NASCAR'S Robert Richardson Jr. joins forces with The ALS Association to Fight Lou Gehrig's Disease
NASCAR driver Robert Richardson Jr. and The ALS Association have partnered together to bring ALS awareness to auto racing fans and to raise funds to fight ALS (amyotrophic lateral sclerosis), often referred to as Lou Gehrig’s Disease.
Richardson is the primary driver for R3 Motorsports’, No. 23 Chevrolet in the NASCAR Nationwide Series. He began his racing career in 2001 driving Legend Cars and has progressively advanced through the ranks of NASCAR to the Daytona 500.
Richardson gives credit to his former McKinney, Texas high school football coach, Billy Whitman, for the ability to incorporate what he learned in football into racing.
Whitman, who died in 2005 due to ALS, taught Richardson to have a never-say no type attitude. “All the competitive fire he put inside of me, I carry it with me every single race,” Richardson said. “Especially before qualifying, I listen to his voice. My car number is 23 because that was coach’s number when he played football. He had 23 tattooed on his arm, so I tattooed it on my car in honor of him.”
ALS is a progressive neurodegenerative muscular disease that affects a person’s ability to breathe, eat, move, and swallow.
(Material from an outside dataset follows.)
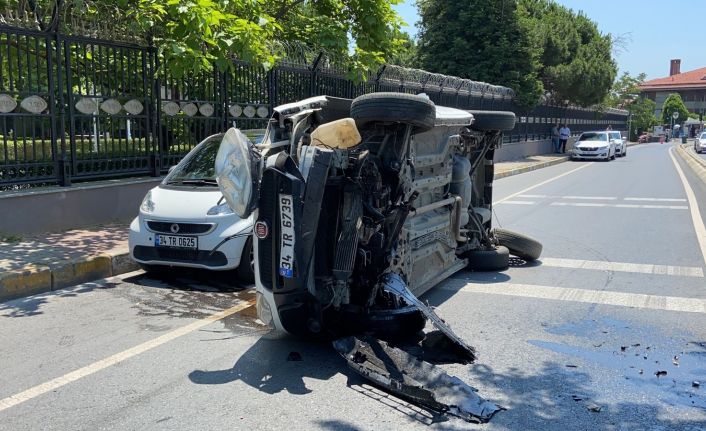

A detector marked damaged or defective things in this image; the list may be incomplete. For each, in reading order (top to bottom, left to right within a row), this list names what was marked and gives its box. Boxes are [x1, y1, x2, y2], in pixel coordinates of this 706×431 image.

detached car part on road [213, 93, 540, 422]
exposed car undercarriage [214, 93, 540, 422]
An estimated 30,000 Americans may have the disease at any given time, and approximately 5,600 people in the U.S. are diagnosed with ALS each year. ALS can strike anyone; people with the disease usually have a survival rate of two to five years from the time of their diagnoses.
Richardson has created a website to spread ALS awareness and raise funds to support The ALS Association. NASCAR fans and interested parties can make a donation to the “Drive Away ALS” campaign at www.RobertRichardson.net/als. Anyone who makes a donation to the campaign by February 2 will be entered to win two all-access pit passes to the Daytona 500 on February 26, 2012.
“We are thrilled to work with Robert to raise awareness and funds to fight ALS. This is a great opportunity to spread the word about the need for better treatments, better care, and a cure for this disease,” said ALS Association President and CEO Jane H. Gilbert.